A metal loop is attached to an axle with a handle as shown. The north pole of a magnet is placed blow the loop and handle turned so that the looks rotates counterclockwise at a constant angular speed.

Suppose the loop (the one above) were replaced by a second loop that is identical to the first except for a small cut in it. The loop is rotated as before.
1. How does the maximum induced emf in the uncut loop compare to the maximum induced emf in the cut loop?
2. How does the maximum induced current in the uncut loop compare to the maximum induced current in the cut loop?

Homework Equations

This question is conceptual

The Attempt at a Solution

Well, for #2 I think that the maximum induced current in the cut loop will be smaller than in the uncut loop, because in the uncut loop the current continuously moves around the loop. This does not happen in the cut loop.
But as for #1, I don't really know how to relate current to emf.

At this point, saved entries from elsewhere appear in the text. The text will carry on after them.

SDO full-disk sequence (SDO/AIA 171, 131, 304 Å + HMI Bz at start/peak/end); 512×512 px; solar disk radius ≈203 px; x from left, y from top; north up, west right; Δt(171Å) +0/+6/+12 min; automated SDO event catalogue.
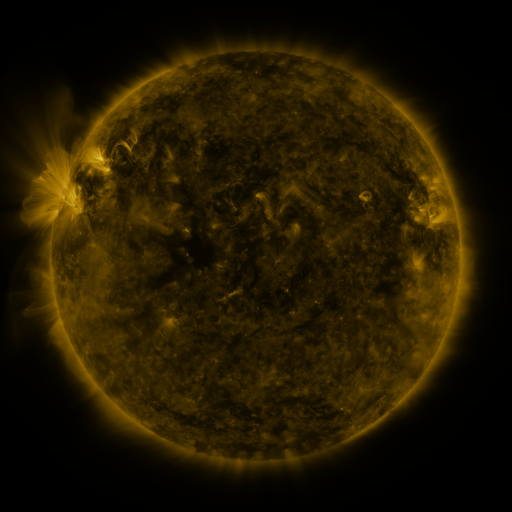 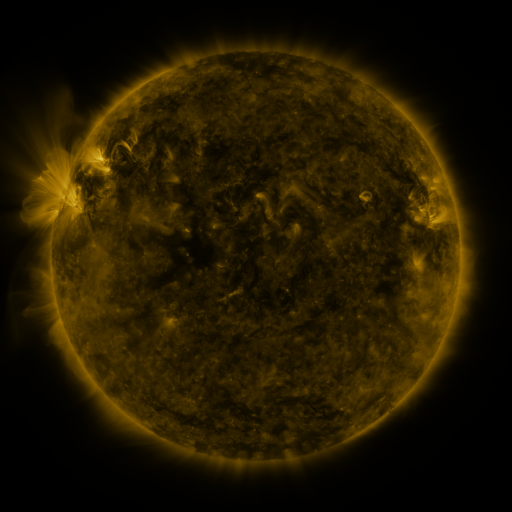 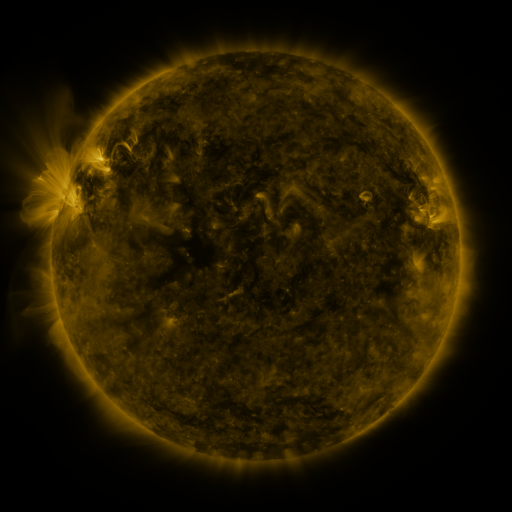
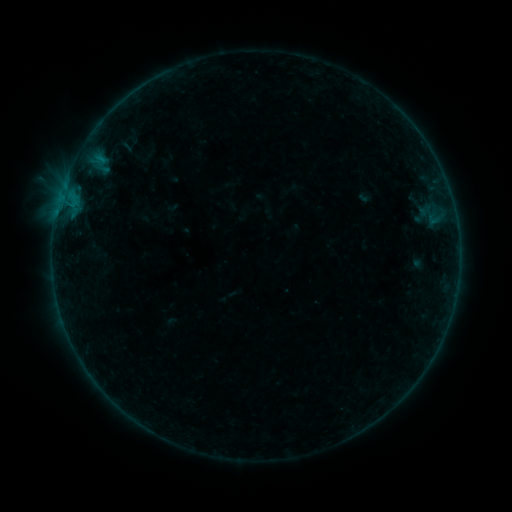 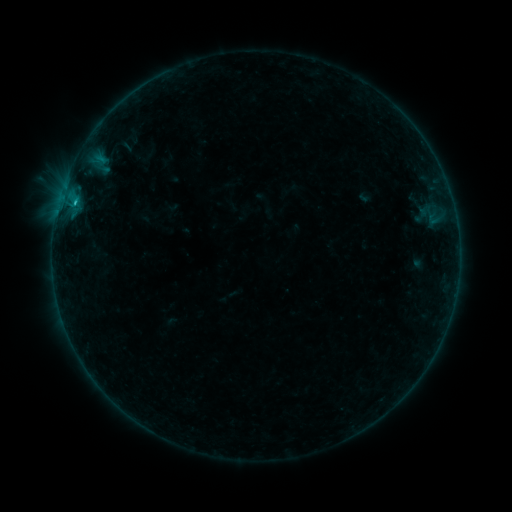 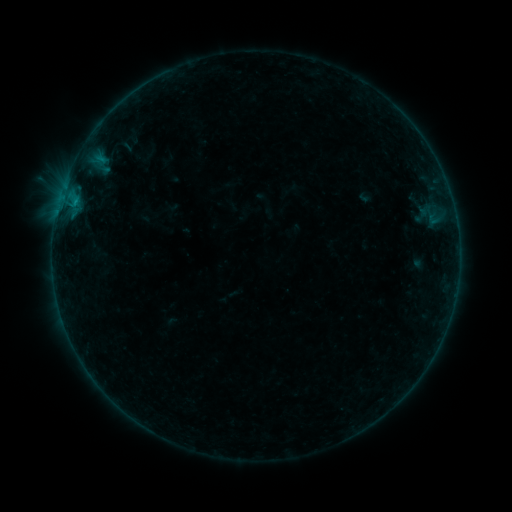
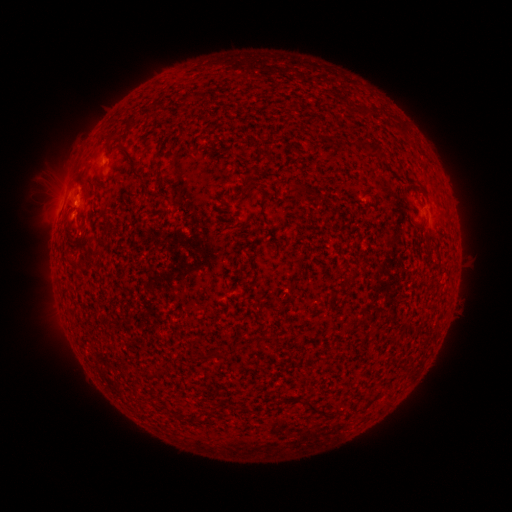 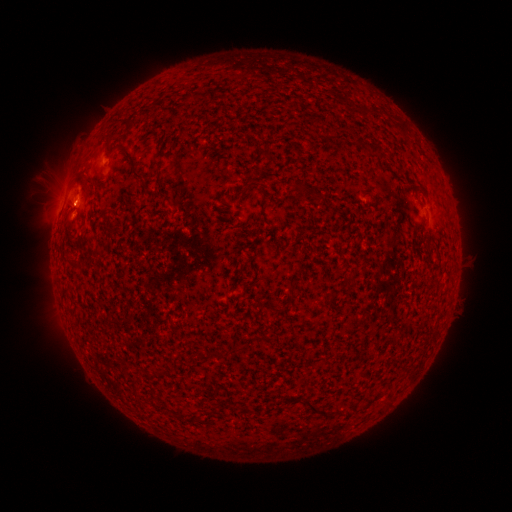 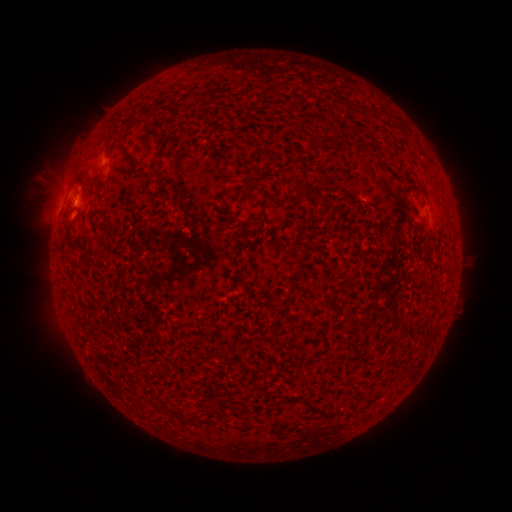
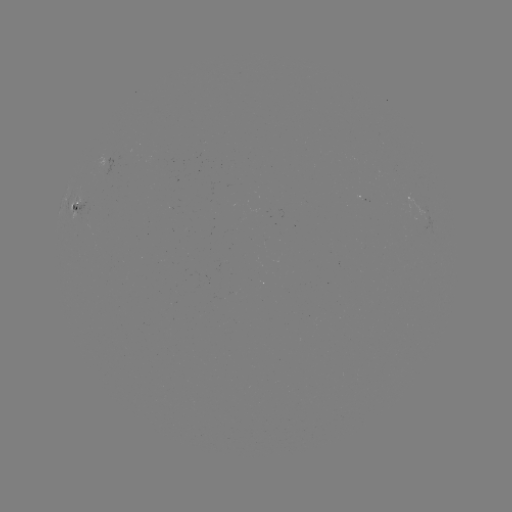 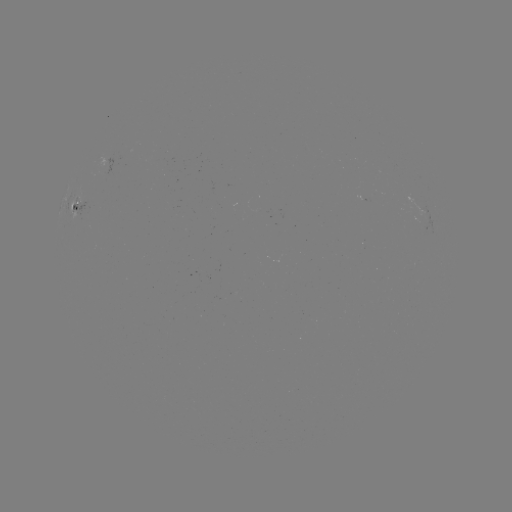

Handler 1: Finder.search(B5.4 flare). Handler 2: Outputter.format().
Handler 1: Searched B5.4 flare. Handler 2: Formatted [76, 202].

Any suggestions on what to do?

 

[elect_eng]

Homework Statement

A metal loop is attached to an axle with a handle as shown. The north pole of a magnet is placed blow the loop and handle turned so that the looks rotates counterclockwise at a constant angular speed.

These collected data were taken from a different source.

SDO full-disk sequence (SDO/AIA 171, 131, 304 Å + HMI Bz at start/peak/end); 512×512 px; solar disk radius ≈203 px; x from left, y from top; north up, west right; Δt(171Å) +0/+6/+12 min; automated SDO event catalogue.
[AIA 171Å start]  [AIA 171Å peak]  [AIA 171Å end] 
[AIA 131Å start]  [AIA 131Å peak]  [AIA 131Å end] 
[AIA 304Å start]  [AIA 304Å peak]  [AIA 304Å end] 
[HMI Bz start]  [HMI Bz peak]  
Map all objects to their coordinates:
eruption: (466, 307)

Suppose the loop (the one above) were replaced by a second loop that is identical to the first except for a small cut in it. The loop is rotated as before.
1. How does the maximum induced emf in the uncut loop compare to the maximum induced emf in the cut loop?
2. How does the maximum induced current in the uncut loop compare to the maximum induced current in the cut loop?

Homework Equations

This question is conceptual

The Attempt at a Solution

Well, for #2 I think that the maximum induced current in the cut loop will be smaller than in the uncut loop, because in the uncut loop the current continuously moves around the loop. This does not happen in the cut loop.
But as for #1, I don't really know how to relate current to emf.

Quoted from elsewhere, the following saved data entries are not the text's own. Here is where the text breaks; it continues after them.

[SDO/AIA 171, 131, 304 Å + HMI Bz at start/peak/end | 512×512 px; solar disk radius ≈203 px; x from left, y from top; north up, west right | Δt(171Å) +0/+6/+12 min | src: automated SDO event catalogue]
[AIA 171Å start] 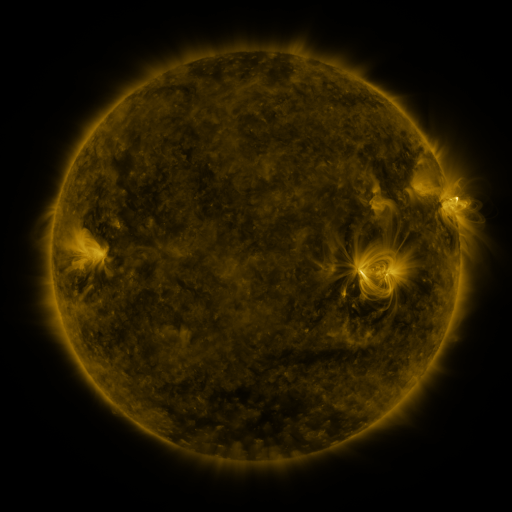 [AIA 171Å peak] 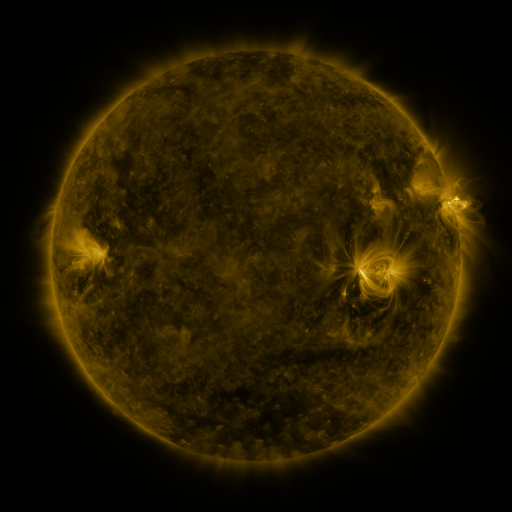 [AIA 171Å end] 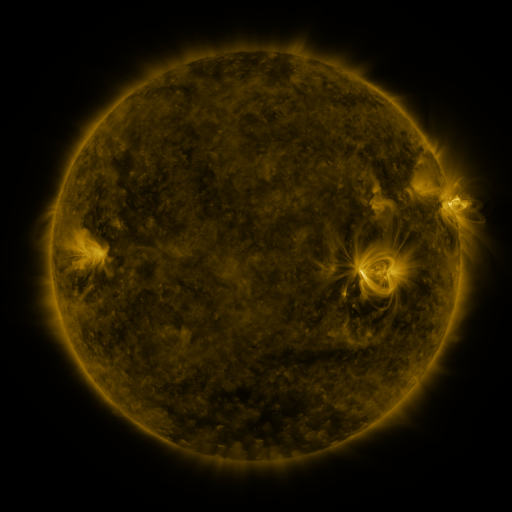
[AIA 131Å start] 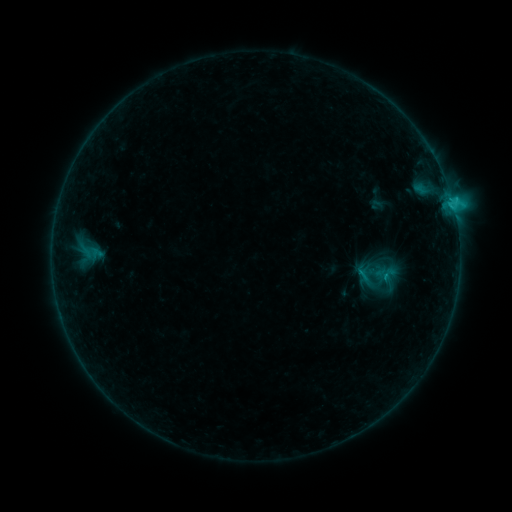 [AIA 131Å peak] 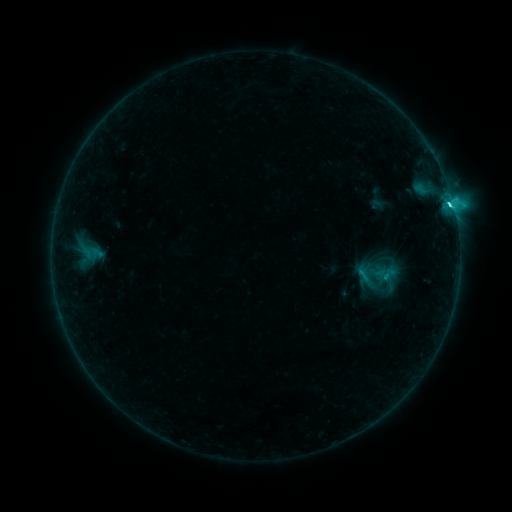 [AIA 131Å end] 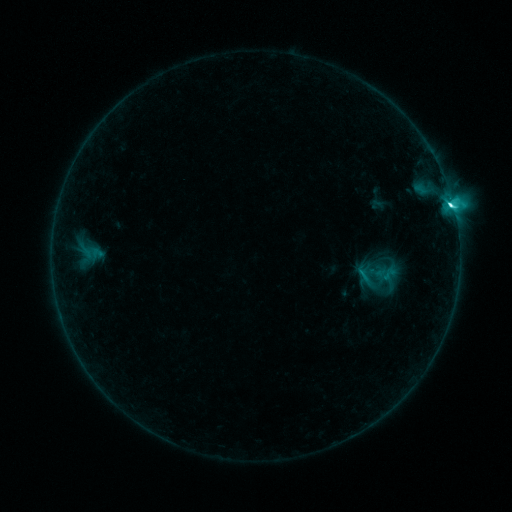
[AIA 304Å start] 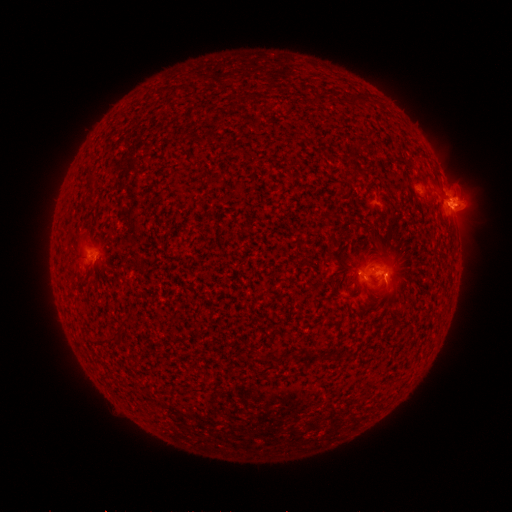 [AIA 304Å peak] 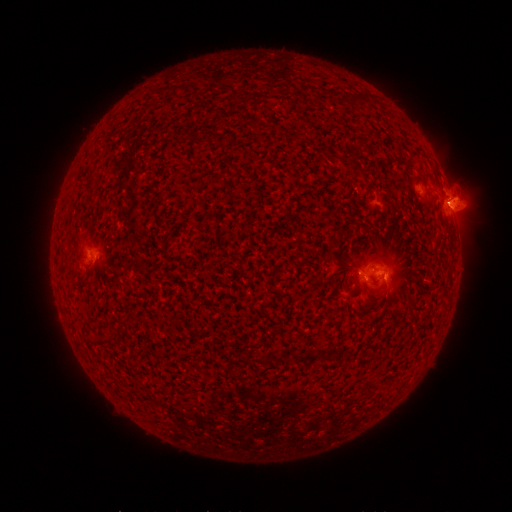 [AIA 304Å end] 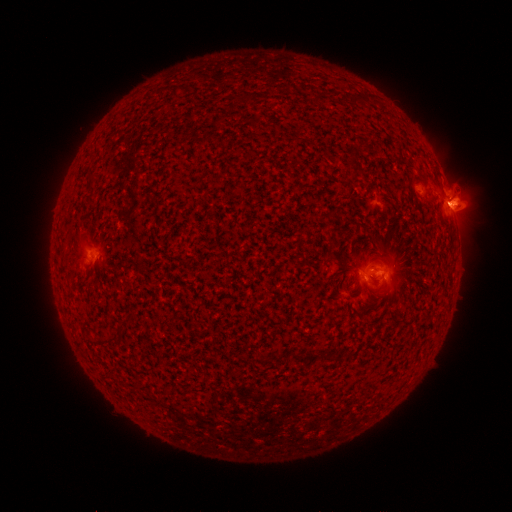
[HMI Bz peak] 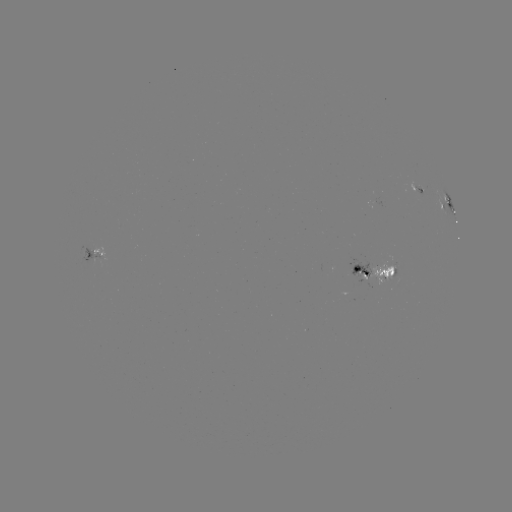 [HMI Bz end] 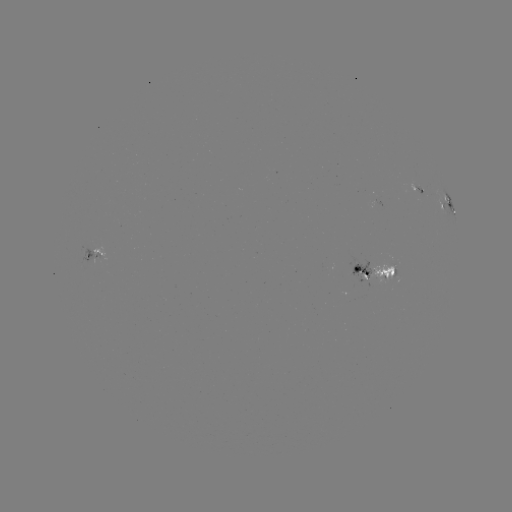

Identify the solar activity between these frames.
C5.0 flare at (449, 205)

Any suggestions on what to do?

Faraday's Law says that the line integral of electric field (i.e. voltage potential) around a loop is equal to the negative rate of change of flux penetrating the area bounded by the loop (EMF due to flux change). The voltage potential will be the resistance of the loop times the current in the loop. However, the EMF due to flux change is the same in both cases. You correctly noted that the current is very small for the cut loop. The current in the uncut loop is very high since the conductor resistance is small. So basically, the EMF is the same in both cases and since EMF is equal to the potential, the current is low in once case (high resistance) and the current is high in the other case (low resistance). Basically, the cut wire acts like a perfect conductor with a very high resistance in the gap. So the potential in directly across the gap. The uncut wire has the potential drop is a distributed way across the whole wire.